Pictures paired with source code
↓↓↓

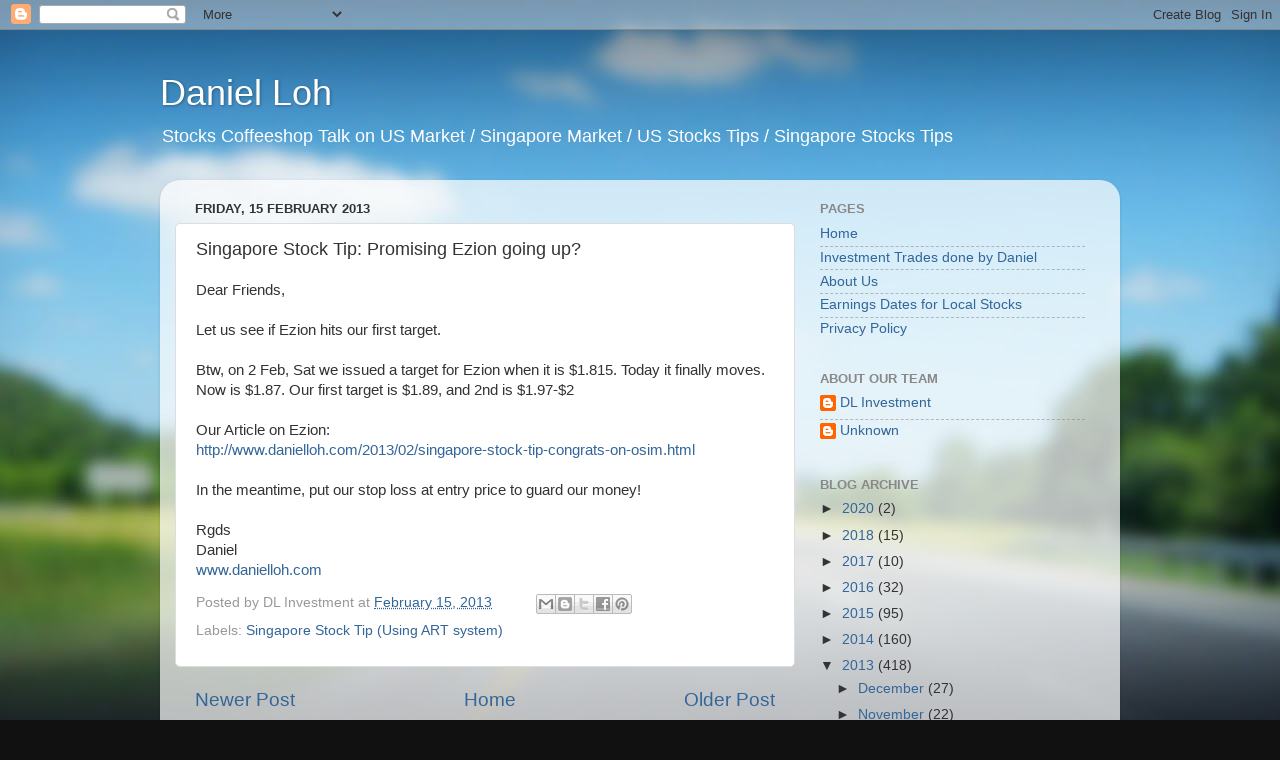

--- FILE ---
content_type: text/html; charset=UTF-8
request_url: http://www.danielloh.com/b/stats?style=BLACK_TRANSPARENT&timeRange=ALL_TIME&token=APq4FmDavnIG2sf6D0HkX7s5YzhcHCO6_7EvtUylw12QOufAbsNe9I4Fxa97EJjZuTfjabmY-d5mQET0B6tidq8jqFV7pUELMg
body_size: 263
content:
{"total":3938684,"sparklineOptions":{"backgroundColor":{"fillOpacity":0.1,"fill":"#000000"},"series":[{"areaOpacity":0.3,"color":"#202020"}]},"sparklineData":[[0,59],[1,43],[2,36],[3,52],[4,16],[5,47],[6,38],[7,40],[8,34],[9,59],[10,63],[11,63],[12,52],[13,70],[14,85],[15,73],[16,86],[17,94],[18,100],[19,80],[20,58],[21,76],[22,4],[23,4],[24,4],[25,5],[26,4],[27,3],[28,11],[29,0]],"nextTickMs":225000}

↑↑↑
↓↓↓

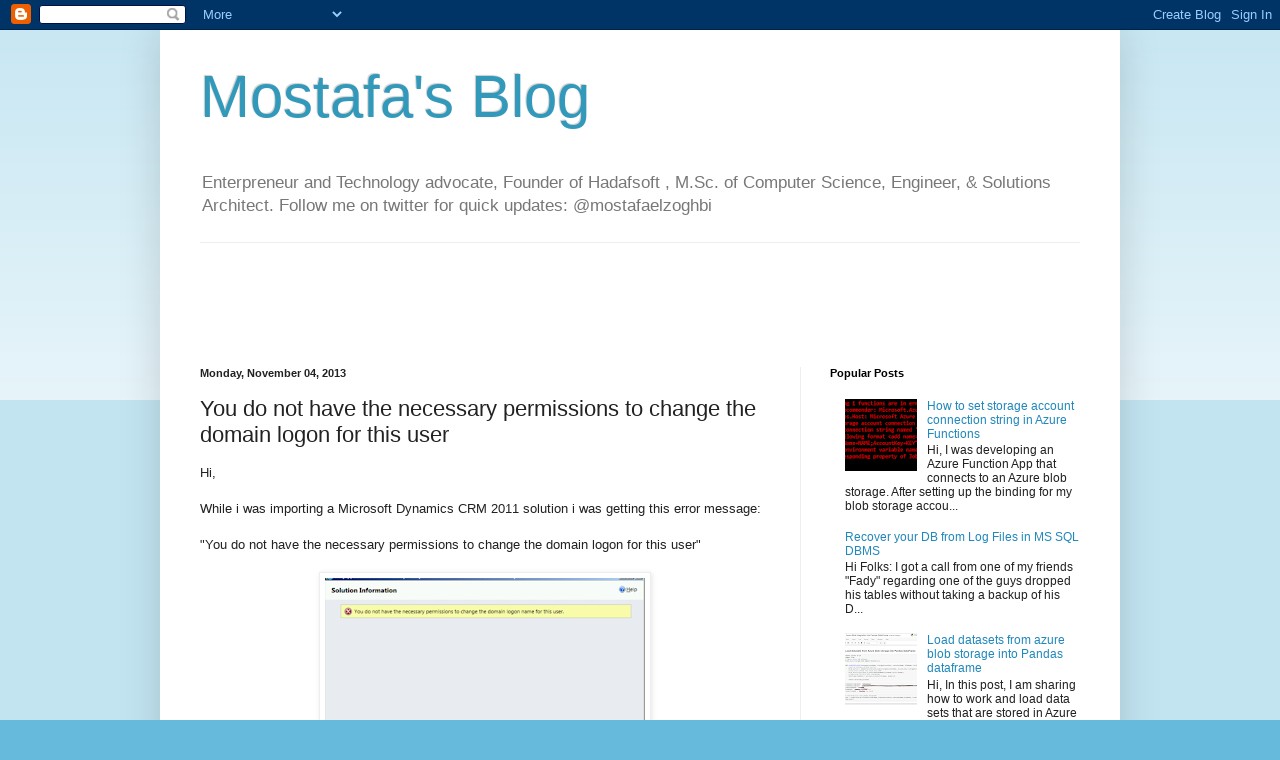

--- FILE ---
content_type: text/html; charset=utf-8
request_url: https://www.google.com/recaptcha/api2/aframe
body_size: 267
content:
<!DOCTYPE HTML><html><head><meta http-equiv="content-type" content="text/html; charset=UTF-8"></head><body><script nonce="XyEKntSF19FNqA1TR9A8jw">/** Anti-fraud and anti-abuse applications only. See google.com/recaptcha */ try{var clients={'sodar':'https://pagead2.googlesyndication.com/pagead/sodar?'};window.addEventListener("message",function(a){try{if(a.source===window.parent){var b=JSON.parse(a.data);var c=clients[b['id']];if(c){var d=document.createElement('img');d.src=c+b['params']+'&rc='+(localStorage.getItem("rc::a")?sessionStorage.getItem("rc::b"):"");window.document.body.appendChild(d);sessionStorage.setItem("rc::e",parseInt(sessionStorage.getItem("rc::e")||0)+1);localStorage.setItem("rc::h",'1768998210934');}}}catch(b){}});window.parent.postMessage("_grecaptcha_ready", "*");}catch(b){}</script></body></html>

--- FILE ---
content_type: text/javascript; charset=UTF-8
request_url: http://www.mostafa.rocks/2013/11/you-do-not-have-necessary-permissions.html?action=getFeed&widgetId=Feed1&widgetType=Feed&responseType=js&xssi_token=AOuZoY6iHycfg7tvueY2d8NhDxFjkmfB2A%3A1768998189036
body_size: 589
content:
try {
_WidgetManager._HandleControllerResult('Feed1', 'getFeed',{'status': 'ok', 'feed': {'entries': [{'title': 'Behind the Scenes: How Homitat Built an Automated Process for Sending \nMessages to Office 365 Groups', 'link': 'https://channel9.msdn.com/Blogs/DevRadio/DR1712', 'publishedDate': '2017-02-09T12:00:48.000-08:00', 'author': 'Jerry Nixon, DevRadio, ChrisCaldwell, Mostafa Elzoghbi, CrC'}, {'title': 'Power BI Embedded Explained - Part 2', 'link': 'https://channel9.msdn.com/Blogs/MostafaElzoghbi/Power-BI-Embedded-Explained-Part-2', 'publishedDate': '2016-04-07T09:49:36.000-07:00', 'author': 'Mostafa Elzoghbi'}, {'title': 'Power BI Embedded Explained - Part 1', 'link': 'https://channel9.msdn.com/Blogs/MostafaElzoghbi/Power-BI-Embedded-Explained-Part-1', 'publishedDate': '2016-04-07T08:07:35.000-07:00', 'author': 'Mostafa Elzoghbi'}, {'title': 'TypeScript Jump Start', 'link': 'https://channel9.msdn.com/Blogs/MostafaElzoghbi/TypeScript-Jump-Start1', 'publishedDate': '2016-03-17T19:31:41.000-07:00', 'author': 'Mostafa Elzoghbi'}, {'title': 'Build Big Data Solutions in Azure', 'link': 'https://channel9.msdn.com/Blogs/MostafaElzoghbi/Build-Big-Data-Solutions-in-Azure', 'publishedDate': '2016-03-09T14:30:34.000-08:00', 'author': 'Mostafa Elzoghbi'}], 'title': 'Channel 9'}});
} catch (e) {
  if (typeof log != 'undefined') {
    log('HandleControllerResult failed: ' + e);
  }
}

↑↑↑

### TASK DESCRIPTION
Among the lines above, which ones include the word "text"? Copy them.

### RESPONSE TO THE TASK
content_type: text/html; charset=UTF-8
content_type: text/html; charset=utf-8
<!DOCTYPE HTML><html><head><meta http-equiv="content-type" content="text/html; charset=UTF-8"></head><body><script nonce="XyEKntSF19FNqA1TR9A8jw">/** Anti-fraud and anti-abuse applications only. See google.com/recaptcha */ try{var clients={'sodar':'https://pagead2.googlesyndication.com/pagead/sodar?'};window.addEventListener("message",function(a){try{if(a.source===window.parent){var b=JSON.parse(a.data);var c=clients[b['id']];if(c){var d=document.createElement('img');d.src=c+b['params']+'&rc='+(localStorage.getItem("rc::a")?sessionStorage.getItem("rc::b"):"");window.document.body.appendChild(d);sessionStorage.setItem("rc::e",parseInt(sessionStorage.getItem("rc::e")||0)+1);localStorage.setItem("rc::h",'1768998210934');}}}catch(b){}});window.parent.postMessage("_grecaptcha_ready", "*");}catch(b){}</script></body></html>
content_type: text/javascript; charset=UTF-8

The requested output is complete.